Castro ressalta que o ponto forte das novas diretrizes é aproximar mais as áreas que estejam em sintonia com as necessidades da região, onde se localiza a escola. Porém, ele acredita que o projeto ainda valoriza demais algumas áreas em detrimento de outras.
Experiência goiana
Na rede estadual, está em desenvolvimento, há três anos, o projeto ressignificação do Ensino Médio.
Em 2011, por exemplo, 200 escolas estaduais estão com o programa implantado e realizando suas atividades de acordo com este novo conceito.
Para atender à demanda do programa, nas escolas participantes, o turno diário foi acrescido de uma hora, totalizando 200 horas anuais.
Os estudantes, além de terem as disciplinas básicas, também podem escolher os conteúdos complementares que querem incorporar em sua grade curricular.
A vice-diretora do Colégio Estadual Pré-Universitário, Jacqueline Santana Lima, diz que 20% da carga horária da instituição é destinada às disciplinas optativas. Há três anos, a escola faz parte do programa e hoje atende cerca de 2 mil alunos.
Jacqueline afirma que o processo de adaptação, no início, foi difícil, mas que, agora, a maioria dos alunos gosta. "Inclusive, o número de reprovações caiu desde que o programa foi implantado", ressalta.
Para ela, isto aconteceu porque o currículo escolar no colégio passou de anual para semestral, o que motivou os alunos a se dedicarem mais aos estudos.
Vestibular
E como adequar o vestibular, quando o que se é ensinado numa escola, pode ser tão diferente do que é focado pela outra?
A presidente do Centro de Seleção da Universidade Federal de Goias (UFG), Luciana Freire Ernesto, ainda não sabe a resposta para sanar a dúvida.
Segundo ela, a universidade está esperando a homologação das diretrizes para debater e discutir como se adequará a esta nova realidade.
Ela afirma que este será um grande desafio para a UFG, que irá se desdobrar e encontrar alternativas que não prejudiquem nenhum aluno. "Toda mudança, quando pensada para o benefício da Educação, é valida. Porém, elas precisam ser mais discutidas com os interessados para que descubramos se vão realmente ser positivas", analisa.
Para o coordenador pedagógico de Sistemas de Ensino da Editora Saraiva, Antônio Sérgio Martins de Castro, um ponto importante das novas diretrizes será a possível aproximação da universidade com o Ensino Médio.

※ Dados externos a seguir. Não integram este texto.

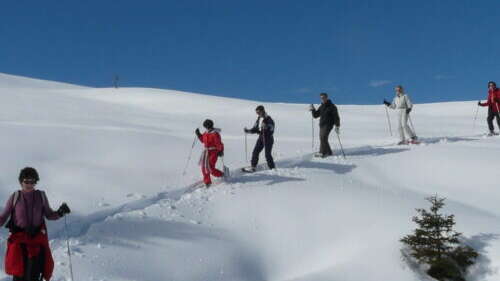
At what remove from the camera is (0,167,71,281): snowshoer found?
223 inches

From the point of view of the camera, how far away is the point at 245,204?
10211 millimetres

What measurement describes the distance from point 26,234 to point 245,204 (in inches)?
201

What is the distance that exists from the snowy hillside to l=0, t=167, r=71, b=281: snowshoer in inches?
50.2

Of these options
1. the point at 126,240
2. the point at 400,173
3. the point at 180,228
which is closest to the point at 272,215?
the point at 180,228

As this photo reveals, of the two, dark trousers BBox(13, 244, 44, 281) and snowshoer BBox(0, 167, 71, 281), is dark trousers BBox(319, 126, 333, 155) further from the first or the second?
dark trousers BBox(13, 244, 44, 281)

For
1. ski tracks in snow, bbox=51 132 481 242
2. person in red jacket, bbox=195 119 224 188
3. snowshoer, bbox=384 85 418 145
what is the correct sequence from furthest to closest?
snowshoer, bbox=384 85 418 145 → person in red jacket, bbox=195 119 224 188 → ski tracks in snow, bbox=51 132 481 242

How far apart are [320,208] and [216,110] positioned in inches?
911

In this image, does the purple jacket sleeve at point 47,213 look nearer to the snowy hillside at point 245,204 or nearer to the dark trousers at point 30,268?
the dark trousers at point 30,268

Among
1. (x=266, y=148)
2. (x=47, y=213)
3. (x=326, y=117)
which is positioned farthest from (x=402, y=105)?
(x=47, y=213)

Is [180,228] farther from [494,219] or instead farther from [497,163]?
[497,163]

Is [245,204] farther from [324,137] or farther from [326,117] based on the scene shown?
[326,117]

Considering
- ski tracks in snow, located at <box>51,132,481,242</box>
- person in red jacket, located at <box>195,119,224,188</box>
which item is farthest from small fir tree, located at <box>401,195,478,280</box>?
ski tracks in snow, located at <box>51,132,481,242</box>

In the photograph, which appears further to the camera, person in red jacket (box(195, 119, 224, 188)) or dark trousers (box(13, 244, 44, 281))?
person in red jacket (box(195, 119, 224, 188))

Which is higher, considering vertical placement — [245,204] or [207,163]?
[207,163]
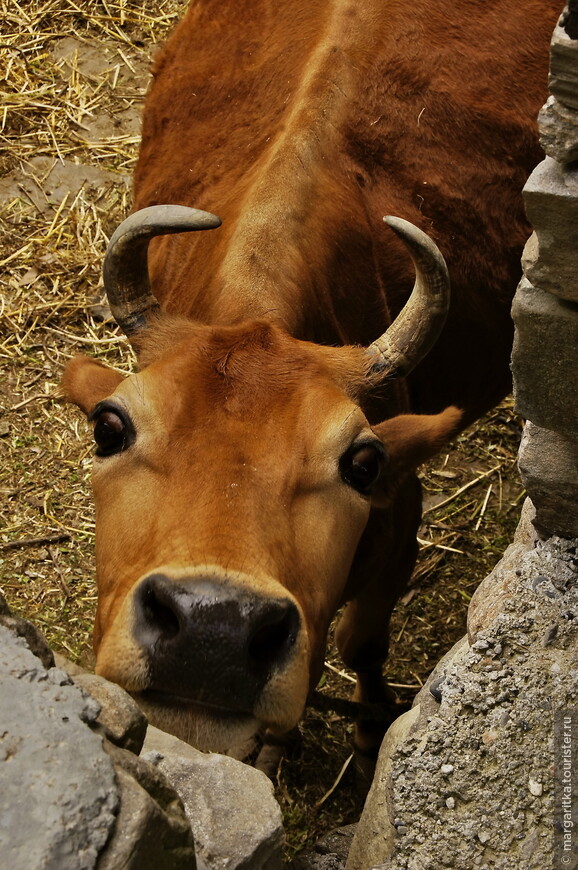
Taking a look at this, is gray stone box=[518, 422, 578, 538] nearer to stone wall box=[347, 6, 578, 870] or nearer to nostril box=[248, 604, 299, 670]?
stone wall box=[347, 6, 578, 870]

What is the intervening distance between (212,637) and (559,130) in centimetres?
164

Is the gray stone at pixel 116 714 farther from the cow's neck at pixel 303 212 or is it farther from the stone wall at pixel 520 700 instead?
the cow's neck at pixel 303 212

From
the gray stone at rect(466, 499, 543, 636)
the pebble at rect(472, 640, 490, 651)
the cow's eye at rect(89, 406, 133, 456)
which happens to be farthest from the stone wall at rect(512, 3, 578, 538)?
the cow's eye at rect(89, 406, 133, 456)

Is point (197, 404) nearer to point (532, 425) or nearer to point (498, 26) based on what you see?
point (532, 425)

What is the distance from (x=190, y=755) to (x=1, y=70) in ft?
21.5

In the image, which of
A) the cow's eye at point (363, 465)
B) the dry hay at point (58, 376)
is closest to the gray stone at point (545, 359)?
the cow's eye at point (363, 465)

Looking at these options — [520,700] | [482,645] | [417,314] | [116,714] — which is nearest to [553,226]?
[417,314]

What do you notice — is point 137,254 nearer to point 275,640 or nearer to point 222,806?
point 275,640

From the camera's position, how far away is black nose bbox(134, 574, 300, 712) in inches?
115

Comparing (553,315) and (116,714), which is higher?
(553,315)

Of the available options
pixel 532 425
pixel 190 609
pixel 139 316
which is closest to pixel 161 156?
pixel 139 316

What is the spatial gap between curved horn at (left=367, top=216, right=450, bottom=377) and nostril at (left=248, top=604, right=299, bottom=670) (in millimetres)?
1254

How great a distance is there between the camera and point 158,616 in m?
3.08

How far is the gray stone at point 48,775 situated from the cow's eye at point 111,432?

"A maior interação entre professores do Ensino Médio e as universidades pode ter um papel imprescindível nesta etapa que antecede aos cursos de nível superior", completa.
Como é?
* Dentro da Educação Básica, o Ensino Médio é a etapa que apresenta os piores índices de rendimento.
* No Brasil, atualmente estão matriculados nesse nível de ensino aproximadamente 8,3 milhões de alunos.
* Hoje a taxa de evasão é alta: 14,3%. E a de reprovação fica em torno de 13,1%.
* Segundo dados do Programa Internacional de Avaliação de Alunos (Pisa) de 2009, que avaliou estudantes de 15 anos de idade de 65 países, 69% dos alunos do Brasil tiveram baixo desempenho em Matemática. Além disso, os estudantes brasileiros ficaram em 53º lugar em nível de leitura e também em Ciências.
* As Diretrizes vigentes hoje no Ensino Médio entraram em vigor em 1998.
* As novas regras ainda precisam ser homologadas pelo Ministério da Educação, para entrar em vigor.